UPDATE: For anyone interested in it, here is the implementation I finally used:

function isInDOMTree(node) {
   // If the farthest-back ancestor of our node has a "body"
   // property (that node would be the document itself), 
   // we assume it is in the page's DOM tree.
   return !!(findUltimateAncestor(node).body);
}
function findUltimateAncestor(node) {
   // Walk up the DOM tree until we are at the top (parentNode 
   // will return null at that point).
   // NOTE: this will return the same node that was passed in 
   // if it has no ancestors.
   var ancestor = node;
   while(ancestor.parentNode) {
      ancestor = ancestor.parentNode;
   }
   return ancestor;
}

The reason I wanted this is to provide a way of synthesizing the onload event for DOM elements.

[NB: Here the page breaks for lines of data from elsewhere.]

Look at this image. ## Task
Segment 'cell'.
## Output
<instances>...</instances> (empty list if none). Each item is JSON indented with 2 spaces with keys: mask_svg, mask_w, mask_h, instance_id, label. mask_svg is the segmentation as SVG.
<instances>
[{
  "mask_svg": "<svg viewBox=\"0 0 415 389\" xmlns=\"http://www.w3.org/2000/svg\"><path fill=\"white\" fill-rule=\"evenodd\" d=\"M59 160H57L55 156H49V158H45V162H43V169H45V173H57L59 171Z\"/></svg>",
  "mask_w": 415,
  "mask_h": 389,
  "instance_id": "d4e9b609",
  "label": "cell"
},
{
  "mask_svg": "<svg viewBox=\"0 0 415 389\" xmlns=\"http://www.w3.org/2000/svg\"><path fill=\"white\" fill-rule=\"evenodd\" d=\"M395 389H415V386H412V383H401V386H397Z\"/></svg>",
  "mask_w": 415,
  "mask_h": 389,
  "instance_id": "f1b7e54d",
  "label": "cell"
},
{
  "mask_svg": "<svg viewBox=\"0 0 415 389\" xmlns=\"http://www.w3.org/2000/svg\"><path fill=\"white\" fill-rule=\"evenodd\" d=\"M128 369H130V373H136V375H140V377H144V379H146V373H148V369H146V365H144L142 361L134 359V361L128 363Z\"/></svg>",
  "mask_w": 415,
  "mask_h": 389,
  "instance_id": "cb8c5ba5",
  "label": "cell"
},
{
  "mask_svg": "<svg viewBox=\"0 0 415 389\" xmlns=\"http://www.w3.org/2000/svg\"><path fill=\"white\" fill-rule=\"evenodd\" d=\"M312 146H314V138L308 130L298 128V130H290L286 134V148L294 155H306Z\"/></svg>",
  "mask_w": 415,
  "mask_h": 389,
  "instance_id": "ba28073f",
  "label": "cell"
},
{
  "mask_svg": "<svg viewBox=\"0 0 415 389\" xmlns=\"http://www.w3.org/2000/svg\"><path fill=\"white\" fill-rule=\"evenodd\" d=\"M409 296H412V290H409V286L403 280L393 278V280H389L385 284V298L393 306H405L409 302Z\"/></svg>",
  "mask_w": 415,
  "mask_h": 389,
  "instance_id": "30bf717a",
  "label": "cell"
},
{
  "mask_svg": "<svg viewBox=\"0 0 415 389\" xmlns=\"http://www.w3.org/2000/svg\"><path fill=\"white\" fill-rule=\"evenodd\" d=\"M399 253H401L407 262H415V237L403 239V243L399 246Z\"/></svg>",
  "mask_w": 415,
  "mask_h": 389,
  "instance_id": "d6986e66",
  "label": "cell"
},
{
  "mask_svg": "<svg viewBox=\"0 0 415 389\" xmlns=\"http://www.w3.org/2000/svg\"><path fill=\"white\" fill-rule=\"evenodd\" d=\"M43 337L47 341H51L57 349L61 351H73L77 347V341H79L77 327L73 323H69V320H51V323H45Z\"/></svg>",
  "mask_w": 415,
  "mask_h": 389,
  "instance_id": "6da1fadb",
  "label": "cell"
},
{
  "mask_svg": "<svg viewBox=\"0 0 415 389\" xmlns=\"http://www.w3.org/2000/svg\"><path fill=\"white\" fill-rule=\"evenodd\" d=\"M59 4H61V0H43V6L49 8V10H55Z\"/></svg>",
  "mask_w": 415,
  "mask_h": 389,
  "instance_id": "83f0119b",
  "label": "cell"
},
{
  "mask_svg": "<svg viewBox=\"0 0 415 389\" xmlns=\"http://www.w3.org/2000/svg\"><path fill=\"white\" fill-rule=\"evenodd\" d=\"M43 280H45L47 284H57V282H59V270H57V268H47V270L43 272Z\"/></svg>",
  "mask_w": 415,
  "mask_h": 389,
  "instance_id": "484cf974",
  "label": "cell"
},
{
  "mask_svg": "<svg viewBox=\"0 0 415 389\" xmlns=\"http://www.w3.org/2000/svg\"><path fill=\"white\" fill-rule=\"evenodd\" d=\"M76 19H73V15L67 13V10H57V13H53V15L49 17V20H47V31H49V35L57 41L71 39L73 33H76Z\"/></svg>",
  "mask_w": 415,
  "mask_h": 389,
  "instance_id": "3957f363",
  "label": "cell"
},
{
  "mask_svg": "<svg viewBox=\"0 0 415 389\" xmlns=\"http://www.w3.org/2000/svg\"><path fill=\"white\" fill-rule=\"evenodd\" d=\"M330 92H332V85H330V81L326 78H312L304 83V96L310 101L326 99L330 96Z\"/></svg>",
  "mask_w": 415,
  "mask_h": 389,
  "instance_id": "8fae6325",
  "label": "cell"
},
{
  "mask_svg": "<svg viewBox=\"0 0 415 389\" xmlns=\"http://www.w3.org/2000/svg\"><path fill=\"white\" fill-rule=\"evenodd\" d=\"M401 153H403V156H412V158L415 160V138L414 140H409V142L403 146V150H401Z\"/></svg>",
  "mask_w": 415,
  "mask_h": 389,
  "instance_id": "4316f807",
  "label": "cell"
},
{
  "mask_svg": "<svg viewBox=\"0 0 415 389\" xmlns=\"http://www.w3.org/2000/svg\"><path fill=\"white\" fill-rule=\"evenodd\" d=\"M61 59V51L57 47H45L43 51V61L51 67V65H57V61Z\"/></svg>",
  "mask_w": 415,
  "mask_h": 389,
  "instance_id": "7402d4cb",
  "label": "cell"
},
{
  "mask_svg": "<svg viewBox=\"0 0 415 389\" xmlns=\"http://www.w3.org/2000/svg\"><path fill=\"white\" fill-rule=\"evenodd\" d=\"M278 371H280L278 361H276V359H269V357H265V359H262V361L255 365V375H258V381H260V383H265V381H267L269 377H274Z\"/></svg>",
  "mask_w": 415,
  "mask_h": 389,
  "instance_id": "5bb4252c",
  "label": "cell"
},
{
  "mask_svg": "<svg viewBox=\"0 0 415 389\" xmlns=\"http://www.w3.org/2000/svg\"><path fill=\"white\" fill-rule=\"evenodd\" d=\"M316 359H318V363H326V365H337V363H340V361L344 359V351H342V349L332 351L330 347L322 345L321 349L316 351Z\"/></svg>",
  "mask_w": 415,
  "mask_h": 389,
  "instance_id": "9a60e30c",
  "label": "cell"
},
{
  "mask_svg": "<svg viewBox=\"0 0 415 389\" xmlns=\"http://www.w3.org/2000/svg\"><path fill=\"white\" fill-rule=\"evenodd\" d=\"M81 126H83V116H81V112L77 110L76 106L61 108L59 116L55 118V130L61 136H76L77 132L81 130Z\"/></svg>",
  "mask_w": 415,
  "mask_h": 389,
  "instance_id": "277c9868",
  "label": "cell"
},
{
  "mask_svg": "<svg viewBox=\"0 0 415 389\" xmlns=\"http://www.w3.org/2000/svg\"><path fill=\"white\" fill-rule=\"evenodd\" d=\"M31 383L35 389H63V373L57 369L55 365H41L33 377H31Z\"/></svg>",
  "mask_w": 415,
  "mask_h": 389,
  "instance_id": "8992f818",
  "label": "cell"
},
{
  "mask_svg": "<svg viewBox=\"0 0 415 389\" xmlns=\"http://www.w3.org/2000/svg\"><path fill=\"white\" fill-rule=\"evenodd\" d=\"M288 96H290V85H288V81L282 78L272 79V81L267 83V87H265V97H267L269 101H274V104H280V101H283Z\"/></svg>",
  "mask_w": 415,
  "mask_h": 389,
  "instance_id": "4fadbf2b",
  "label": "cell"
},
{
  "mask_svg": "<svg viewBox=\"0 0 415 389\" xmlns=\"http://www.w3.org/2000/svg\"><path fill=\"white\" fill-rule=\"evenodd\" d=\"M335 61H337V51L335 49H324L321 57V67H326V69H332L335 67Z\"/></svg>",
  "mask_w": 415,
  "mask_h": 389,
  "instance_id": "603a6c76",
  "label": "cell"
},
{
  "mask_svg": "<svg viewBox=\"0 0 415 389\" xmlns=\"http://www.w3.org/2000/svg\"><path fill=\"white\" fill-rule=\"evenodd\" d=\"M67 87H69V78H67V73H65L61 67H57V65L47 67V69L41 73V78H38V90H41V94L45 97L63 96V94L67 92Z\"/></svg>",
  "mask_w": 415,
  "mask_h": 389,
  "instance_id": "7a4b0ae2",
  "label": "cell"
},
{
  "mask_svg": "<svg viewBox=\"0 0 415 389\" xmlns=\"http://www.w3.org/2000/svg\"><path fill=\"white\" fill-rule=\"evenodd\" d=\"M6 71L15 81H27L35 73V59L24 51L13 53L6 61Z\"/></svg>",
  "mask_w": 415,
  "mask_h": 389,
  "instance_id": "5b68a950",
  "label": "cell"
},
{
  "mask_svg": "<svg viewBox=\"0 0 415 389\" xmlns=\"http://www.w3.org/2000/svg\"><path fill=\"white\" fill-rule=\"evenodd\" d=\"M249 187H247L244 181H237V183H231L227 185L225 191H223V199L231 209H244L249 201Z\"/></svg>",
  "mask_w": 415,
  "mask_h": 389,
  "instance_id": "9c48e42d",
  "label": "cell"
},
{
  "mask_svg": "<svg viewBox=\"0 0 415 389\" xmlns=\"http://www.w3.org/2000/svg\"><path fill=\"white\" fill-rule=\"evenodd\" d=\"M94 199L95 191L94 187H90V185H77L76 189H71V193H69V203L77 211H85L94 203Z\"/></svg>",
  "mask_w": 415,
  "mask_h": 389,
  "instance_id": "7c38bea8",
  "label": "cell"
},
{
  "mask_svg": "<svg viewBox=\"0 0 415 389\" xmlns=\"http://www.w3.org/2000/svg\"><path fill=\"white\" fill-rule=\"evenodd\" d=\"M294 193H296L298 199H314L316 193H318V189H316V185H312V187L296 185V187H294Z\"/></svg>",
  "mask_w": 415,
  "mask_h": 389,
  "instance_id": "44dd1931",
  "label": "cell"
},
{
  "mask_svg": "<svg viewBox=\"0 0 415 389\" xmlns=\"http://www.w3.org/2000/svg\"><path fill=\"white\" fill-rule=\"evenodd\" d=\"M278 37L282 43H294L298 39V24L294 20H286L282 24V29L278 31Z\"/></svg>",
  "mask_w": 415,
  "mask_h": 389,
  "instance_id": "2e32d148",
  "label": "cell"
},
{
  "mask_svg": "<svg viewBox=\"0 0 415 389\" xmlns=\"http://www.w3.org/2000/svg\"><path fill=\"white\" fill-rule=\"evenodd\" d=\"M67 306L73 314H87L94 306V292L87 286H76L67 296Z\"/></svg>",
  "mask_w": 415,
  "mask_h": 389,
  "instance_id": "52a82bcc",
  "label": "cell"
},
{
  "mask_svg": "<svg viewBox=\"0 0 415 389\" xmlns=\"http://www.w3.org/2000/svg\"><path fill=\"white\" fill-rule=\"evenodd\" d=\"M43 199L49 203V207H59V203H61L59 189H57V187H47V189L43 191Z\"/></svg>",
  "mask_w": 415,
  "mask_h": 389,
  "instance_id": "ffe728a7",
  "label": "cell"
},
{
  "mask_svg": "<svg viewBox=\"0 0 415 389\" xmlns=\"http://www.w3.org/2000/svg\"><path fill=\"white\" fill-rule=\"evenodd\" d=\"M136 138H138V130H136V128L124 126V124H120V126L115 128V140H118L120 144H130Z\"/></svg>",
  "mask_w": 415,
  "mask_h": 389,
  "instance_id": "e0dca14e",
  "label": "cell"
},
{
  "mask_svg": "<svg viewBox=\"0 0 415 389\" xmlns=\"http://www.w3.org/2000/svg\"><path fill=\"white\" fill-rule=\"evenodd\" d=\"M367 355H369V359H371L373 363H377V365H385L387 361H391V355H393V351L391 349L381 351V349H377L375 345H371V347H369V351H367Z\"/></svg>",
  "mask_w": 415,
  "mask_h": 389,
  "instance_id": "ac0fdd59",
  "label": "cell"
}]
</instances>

Here is that function (although I am using something slightly different because I am using it in conjunction with MochiKit):

function executeOnLoad(node, func) {
   // This function will check, every tenth of a second, to see if 
   // our element is a part of the DOM tree - as soon as we know 
   // that it is, we execute the provided function.
   if(isInDOMTree(node)) {
      func();
   } else {
      setTimeout(function() { executeOnLoad(node, func); }, 100);
   }
}

For an example, this setup could be used as follows:

var mySpan = document.createElement("span");
mySpan.innerHTML = "Hello world!";
executeOnLoad(mySpan, function(node) { 
   alert('Added to DOM tree. ' + node.innerHTML);
});

// now, at some point later in code, this
// node would be appended to the document
document.body.appendChild(mySpan);

// sometime after this is executed, but no more than 100 ms after,
// the anonymous function I passed to executeOnLoad() would execute

Hope that is useful to someone.

NOTE: the reason I ended up with this solution rather than Darryl's answer was because the getElementById technique only works if you are within the same document; I have some iframes on a page and the pages communicate between each other in some complex ways - when I tried this, the problem was that it couldn't find the element because it was part of a different document than the code it was executing in.

Jason Bunting
A: 

Here is another solution to the problem extracted from the jQuery code. The following function can be used to check if a node is attached to the DOM or if it is "disconnected".

function isDisconnected( node ) {
    return !node || !node.parentNode || node.parentNode.nodeType === 11;
}

A nodeType === 11 defines a DOCUMENT_FRAGMENT_NODE, which is a node not connected to the document object.